快速搭建Pyspark开发环境,方便代码编写和调试~~
1、下载并安装JDK
2、下载并安装Anacadon3
3、下载hadoop
4、下载winutils.exe并放在hadoop\bin目录下
5 、pip install -U -i https://pypi.tuna.tsinghua.edu.cn/simple pyspark安装pyspark和py4j.
6、Pycharm环境测试
pyspark代码一:
import os
os.environ['JAVA_HOME'] = "C:\Program Files\Java\jdk1.8.0_191"
os.environ['HADOOP_HOME'] = "E:\software\hadoop"
from pyspark import SparkConf, SparkContext
conf = SparkConf().setMaster("local").setAppName("PythonWordCount")

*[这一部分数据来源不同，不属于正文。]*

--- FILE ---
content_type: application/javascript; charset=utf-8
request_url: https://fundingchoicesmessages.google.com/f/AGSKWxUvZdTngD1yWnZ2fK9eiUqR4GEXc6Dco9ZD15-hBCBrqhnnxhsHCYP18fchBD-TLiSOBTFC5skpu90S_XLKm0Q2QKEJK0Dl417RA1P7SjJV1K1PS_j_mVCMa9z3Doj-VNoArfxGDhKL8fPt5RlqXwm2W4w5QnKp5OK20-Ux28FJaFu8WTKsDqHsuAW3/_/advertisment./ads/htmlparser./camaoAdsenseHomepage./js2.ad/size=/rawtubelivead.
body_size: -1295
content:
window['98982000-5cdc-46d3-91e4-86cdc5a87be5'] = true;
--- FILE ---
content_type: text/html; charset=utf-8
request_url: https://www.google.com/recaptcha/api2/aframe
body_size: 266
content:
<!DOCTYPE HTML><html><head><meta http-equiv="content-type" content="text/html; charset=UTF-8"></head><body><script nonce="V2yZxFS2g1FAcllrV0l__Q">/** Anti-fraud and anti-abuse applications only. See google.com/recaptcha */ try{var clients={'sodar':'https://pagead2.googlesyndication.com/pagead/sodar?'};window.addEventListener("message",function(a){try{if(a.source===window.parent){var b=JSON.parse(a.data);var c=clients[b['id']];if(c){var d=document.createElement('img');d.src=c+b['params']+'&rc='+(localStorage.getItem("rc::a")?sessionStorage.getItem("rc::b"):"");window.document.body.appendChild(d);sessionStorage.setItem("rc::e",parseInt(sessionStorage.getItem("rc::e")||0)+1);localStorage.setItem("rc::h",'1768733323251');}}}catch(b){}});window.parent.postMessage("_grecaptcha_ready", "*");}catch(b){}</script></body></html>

sc = SparkContext(conf = conf)
links = sc.parallelize(["A","B","C","D"])
C = links.flatMap(lambda dest:(dest,1)).count()
D = links.map(lambda dest:(dest,1)).count()
print(C)
print(D)
c = links.flatMap(lambda dest:(dest,1)).collect()
d = links.map(lambda dest:(dest,1)).collect()
print(c)
print(d)
代码运行结果为:
8
4
['A', 1, 'B', 1, 'C', 1, 'D', 1]
[('A', 1), ('B', 1), ('C', 1), ('D', 1)]
Process finished with exit code 0
pyspark代码二:
import os
os.environ['JAVA_HOME'] = "C:\Program Files\Java\jdk1.8.0_191"
os.environ['HADOOP_HOME'] = "E:\software\hadoop"
from pyspark.sql import SparkSession
from pyspark.sql.functions import col
# 初始化
spark = SparkSession.builder.master("local[*]").appName("FiratApp1").getOrCreate()
# 下面两句都可以获取0到9的数据
# data = spark.createDataFrame(map(lambda x: (x,), range(10)), ["id"])
data = spark.range(0, 10).select(col("id").cast("double"))
# 求和
data.agg({'id': 'sum'}).show()
# 关闭
spark.stop()
+-------+
|sum(id)|
+-------+
| 45.0|
+-------+